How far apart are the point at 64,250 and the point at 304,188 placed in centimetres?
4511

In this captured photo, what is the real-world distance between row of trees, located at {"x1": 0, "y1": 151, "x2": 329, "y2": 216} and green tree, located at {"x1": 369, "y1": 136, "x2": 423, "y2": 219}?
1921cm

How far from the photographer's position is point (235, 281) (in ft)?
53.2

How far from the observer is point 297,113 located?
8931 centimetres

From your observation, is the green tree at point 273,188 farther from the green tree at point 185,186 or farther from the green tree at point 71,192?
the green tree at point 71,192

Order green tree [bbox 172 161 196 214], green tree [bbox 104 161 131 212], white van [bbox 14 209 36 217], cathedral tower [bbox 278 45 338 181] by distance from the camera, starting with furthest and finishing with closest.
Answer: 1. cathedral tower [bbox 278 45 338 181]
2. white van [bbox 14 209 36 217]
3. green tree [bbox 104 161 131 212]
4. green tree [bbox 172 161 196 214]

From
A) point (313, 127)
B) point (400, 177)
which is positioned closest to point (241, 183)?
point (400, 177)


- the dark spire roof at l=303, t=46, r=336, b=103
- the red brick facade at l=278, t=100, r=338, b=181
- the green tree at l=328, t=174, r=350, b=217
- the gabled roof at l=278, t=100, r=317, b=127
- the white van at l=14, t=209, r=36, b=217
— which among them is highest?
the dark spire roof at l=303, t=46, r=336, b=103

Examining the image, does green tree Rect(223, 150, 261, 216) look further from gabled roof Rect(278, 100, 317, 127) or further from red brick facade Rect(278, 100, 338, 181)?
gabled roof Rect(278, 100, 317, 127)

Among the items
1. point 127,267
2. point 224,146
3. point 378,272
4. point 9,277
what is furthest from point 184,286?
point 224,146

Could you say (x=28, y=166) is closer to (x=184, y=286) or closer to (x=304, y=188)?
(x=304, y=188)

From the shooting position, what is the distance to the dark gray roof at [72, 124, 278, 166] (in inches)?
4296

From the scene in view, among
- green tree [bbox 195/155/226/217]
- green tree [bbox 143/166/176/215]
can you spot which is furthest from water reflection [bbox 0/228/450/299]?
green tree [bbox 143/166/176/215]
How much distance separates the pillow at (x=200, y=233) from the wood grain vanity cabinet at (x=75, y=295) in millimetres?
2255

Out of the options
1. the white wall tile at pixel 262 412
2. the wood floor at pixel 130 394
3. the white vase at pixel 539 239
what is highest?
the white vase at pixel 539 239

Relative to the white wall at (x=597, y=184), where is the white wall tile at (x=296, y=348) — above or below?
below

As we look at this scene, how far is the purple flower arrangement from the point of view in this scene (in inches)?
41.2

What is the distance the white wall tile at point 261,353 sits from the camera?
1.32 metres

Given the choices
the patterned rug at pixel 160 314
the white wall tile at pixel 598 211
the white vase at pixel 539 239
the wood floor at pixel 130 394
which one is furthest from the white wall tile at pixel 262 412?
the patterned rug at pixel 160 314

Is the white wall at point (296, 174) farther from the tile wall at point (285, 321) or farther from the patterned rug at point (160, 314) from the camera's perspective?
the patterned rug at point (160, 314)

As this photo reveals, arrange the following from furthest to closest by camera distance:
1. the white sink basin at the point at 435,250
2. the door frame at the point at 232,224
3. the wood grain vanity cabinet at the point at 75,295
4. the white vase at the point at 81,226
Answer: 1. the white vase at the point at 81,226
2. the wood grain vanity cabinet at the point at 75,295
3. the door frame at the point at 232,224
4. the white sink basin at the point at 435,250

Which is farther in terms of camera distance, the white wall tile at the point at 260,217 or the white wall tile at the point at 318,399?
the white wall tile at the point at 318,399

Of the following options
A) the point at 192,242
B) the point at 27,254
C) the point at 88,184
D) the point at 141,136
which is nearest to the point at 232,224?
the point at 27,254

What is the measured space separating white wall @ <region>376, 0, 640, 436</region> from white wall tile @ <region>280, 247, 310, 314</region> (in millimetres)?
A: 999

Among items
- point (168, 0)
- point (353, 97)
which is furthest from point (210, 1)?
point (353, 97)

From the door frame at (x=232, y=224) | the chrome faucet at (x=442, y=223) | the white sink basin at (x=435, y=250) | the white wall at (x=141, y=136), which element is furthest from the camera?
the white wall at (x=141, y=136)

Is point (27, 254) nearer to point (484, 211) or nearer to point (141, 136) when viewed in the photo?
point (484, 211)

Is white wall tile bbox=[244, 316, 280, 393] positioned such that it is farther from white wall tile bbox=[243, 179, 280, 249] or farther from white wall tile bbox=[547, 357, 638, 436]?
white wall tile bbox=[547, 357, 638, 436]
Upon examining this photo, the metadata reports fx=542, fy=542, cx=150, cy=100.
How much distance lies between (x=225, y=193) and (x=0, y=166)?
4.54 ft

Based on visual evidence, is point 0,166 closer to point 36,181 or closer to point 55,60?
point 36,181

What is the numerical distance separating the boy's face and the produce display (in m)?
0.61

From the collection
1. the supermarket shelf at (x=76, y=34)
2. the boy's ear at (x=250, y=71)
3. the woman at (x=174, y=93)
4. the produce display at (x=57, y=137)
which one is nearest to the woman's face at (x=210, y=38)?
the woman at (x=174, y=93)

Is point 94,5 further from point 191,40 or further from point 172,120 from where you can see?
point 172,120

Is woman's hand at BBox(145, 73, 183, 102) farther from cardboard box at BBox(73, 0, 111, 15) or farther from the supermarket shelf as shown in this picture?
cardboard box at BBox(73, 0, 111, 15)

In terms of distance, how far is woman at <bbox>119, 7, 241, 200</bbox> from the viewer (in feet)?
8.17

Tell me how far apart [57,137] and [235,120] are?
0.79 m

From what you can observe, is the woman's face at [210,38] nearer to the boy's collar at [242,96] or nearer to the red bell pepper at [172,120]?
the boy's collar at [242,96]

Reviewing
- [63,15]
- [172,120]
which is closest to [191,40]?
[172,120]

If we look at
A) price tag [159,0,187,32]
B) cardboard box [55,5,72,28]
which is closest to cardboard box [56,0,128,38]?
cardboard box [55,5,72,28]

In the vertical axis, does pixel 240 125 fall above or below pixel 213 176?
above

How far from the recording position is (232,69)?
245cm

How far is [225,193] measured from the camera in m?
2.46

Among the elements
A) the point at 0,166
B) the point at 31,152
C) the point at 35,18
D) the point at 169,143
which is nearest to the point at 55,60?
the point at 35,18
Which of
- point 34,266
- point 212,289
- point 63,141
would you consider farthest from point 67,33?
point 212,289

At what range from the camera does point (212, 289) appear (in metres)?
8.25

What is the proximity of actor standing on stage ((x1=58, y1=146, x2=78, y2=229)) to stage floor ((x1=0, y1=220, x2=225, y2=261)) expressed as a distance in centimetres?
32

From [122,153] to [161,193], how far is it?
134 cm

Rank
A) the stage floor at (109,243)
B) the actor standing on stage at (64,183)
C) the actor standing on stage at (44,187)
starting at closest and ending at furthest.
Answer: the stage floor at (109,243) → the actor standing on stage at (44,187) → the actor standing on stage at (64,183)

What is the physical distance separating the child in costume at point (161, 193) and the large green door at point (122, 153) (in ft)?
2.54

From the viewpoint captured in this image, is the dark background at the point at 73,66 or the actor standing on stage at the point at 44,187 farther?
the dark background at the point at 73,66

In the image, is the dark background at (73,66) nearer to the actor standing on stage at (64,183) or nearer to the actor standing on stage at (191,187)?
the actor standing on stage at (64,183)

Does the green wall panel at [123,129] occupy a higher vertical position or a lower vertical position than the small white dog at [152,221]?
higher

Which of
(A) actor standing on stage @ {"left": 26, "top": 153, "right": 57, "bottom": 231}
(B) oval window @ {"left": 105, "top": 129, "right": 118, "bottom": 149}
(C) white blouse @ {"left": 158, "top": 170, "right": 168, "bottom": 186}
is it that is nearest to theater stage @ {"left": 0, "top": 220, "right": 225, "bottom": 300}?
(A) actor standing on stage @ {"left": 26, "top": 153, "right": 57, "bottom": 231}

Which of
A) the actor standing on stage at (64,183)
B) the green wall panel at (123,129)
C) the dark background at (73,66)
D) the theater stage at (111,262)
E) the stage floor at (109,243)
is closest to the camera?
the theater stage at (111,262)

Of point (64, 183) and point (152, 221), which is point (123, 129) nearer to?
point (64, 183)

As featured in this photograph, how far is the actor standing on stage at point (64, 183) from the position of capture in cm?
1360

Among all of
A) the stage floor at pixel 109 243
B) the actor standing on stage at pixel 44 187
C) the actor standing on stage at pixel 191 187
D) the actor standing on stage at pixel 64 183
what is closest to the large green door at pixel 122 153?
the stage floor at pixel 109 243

*-*-*

■ EXERCISE PROMPT: Set down again, word for word, every line of the entries from the one that contains "Does the green" through the end of the entries, both ends included.

■ SOLUTION TO THIS PROBLEM:
Does the green wall panel at [123,129] occupy a higher vertical position or a lower vertical position than the small white dog at [152,221]?
higher

Which of
(A) actor standing on stage @ {"left": 26, "top": 153, "right": 57, "bottom": 231}
(B) oval window @ {"left": 105, "top": 129, "right": 118, "bottom": 149}
(C) white blouse @ {"left": 158, "top": 170, "right": 168, "bottom": 186}
is it that is nearest to theater stage @ {"left": 0, "top": 220, "right": 225, "bottom": 300}?
(A) actor standing on stage @ {"left": 26, "top": 153, "right": 57, "bottom": 231}

Which of
A) the actor standing on stage at (64,183)
B) the green wall panel at (123,129)
C) the dark background at (73,66)
D) the theater stage at (111,262)
E) the stage floor at (109,243)
is closest to the camera?
the theater stage at (111,262)

Of point (64, 183) and point (152, 221), which is point (123, 129) nearer to?
point (64, 183)

As featured in this photograph, how far is the actor standing on stage at point (64, 183) from the position of capture in cm?
1360

Among all of
A) the stage floor at pixel 109 243
B) the actor standing on stage at pixel 44 187
C) the actor standing on stage at pixel 191 187
D) the actor standing on stage at pixel 64 183
what is closest to the large green door at pixel 122 153?
the stage floor at pixel 109 243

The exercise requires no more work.